# Will bees rob out old pollen?



## beemandan (Dec 5, 2005)

Pollen doesn't get robbed in my experience. You can put them in another hive and the bees will either use it or remove it.


----------



## Scott Gough (Dec 10, 2015)

I agree with beemanddan. I have not seen pollen robbed out. I have a frame outside right now that had a little honey on it and a lot of pollen and the honey is gone and the frame is being totally ignored pollen still in tact. It is similar looking to the pollen frame shown by the OP. 

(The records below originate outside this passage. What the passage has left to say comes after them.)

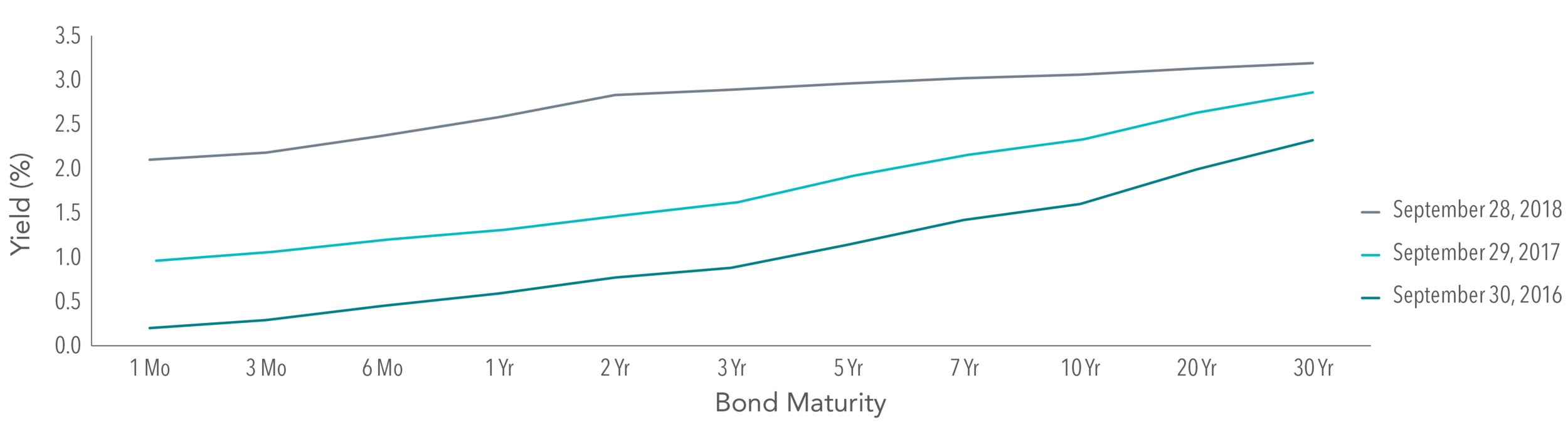 Exhibit 1.  The US Yield Curve Has Flattened in 2018  US Treasury yield curve data (monthly) obtained from US Department of the Treasury website. Past performance is no guarantee of future results.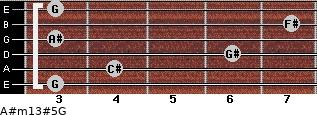 A#m13#5/G for guitar on frets 3, 4, 6, 3, 7, 3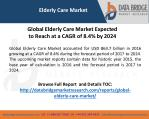 elderly care market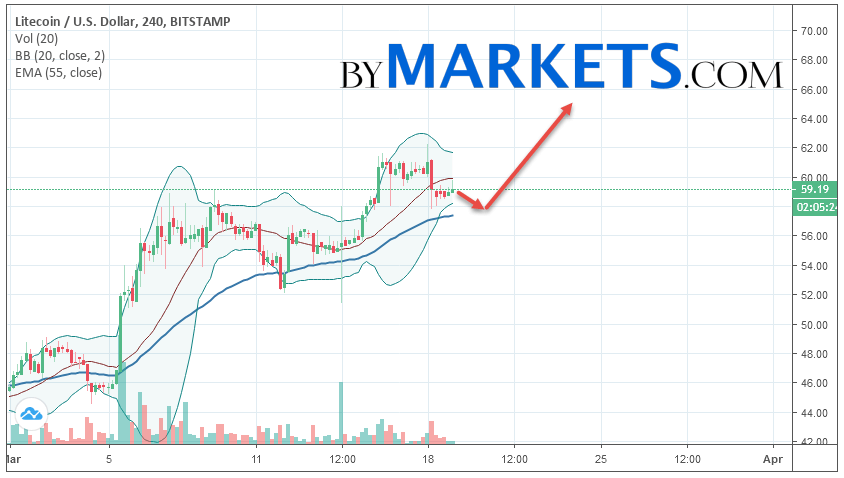 Litecoin (LTC/USD) forecast and analysis on March 20, 2019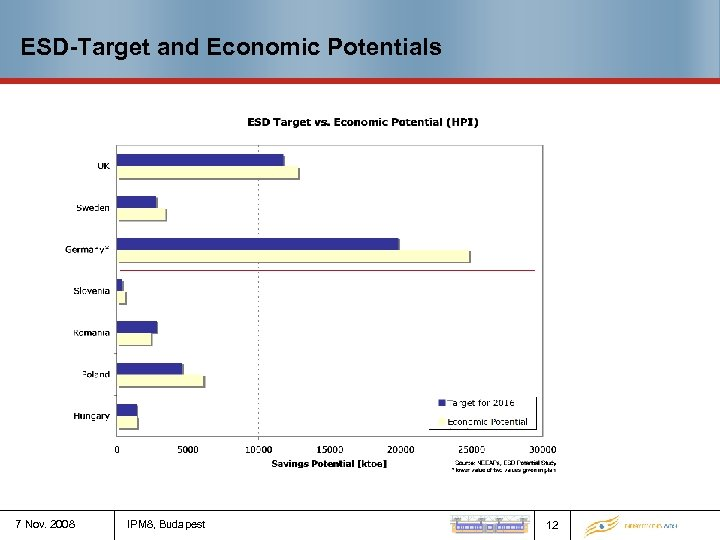 ESD-Target and Economic Potentials 7 Nov. 2008 IPM 8, Budapest 12
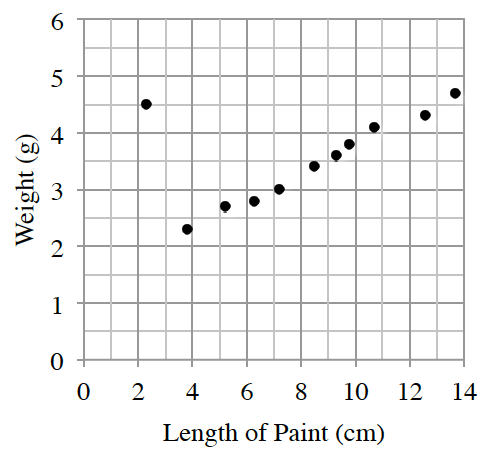 A first quadrant scatterplot with length of paint in centimeters labeled on the x axis scaled from 0 to 14 and weight in grams labeled on the y axis scaled from 0 to 6. The points closely follow a line from about the point (4, comma 2) to the point  (14, comma 4.5) with one point at (2.2, comma 4.6).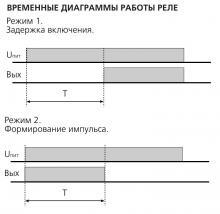 диаграммы работы реле времени ВЛ 61М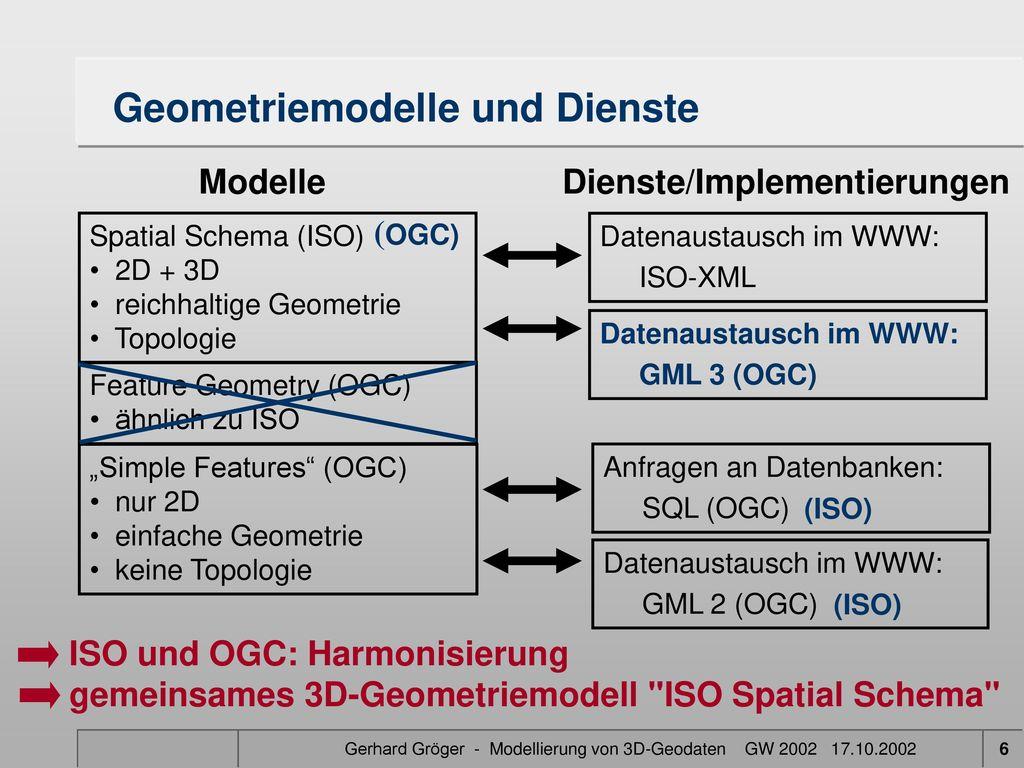 Ziemlich 3 Wege Schaltschema Symbol Zeitgenössisch - Elektrische ...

My question is about "entombed pollen". Michael Palmer mentioned in another thread about changing out entombed pollen frames. If I recall correctly entombed pollen gets a dark red color. Are there any other characteristics of entombed pollen that I can look for so that I do not waste space in a hive with an entombed pollen frame? 

I assume that if there is an entombed pollen frame in a hive the bees will not ever remove the pollen. Is that correct?

I did not mean to hijack the thread but I hope the questions posed are relevant to the OP's question.


----------



## gww (Feb 14, 2015)

Scott
My take on the entombed pollen was that the bees covered it cause it was dangerous in some way (pesticide or poisen plant). I am not sure when the comments were made that I am interpeting what was ment but more that is how I took it. So my conclution, right or wrong, was not that the bees might not use it if they were in some bind but more that you did not want them to use it under any circumstance cause it might hurt them.

So I don't know if they would use it or not but only that they covered it for a reason.

I know this does not answer the question you ask and I am too unexperianced to offer more then my thoughts above.
Cheers
gww


----------



## RedBarn (May 31, 2017)

I used some 10 year old frames last year with dry hard pollen in them. The bees cleaned that out and drug it out the bottom and tossed it off the ledge. 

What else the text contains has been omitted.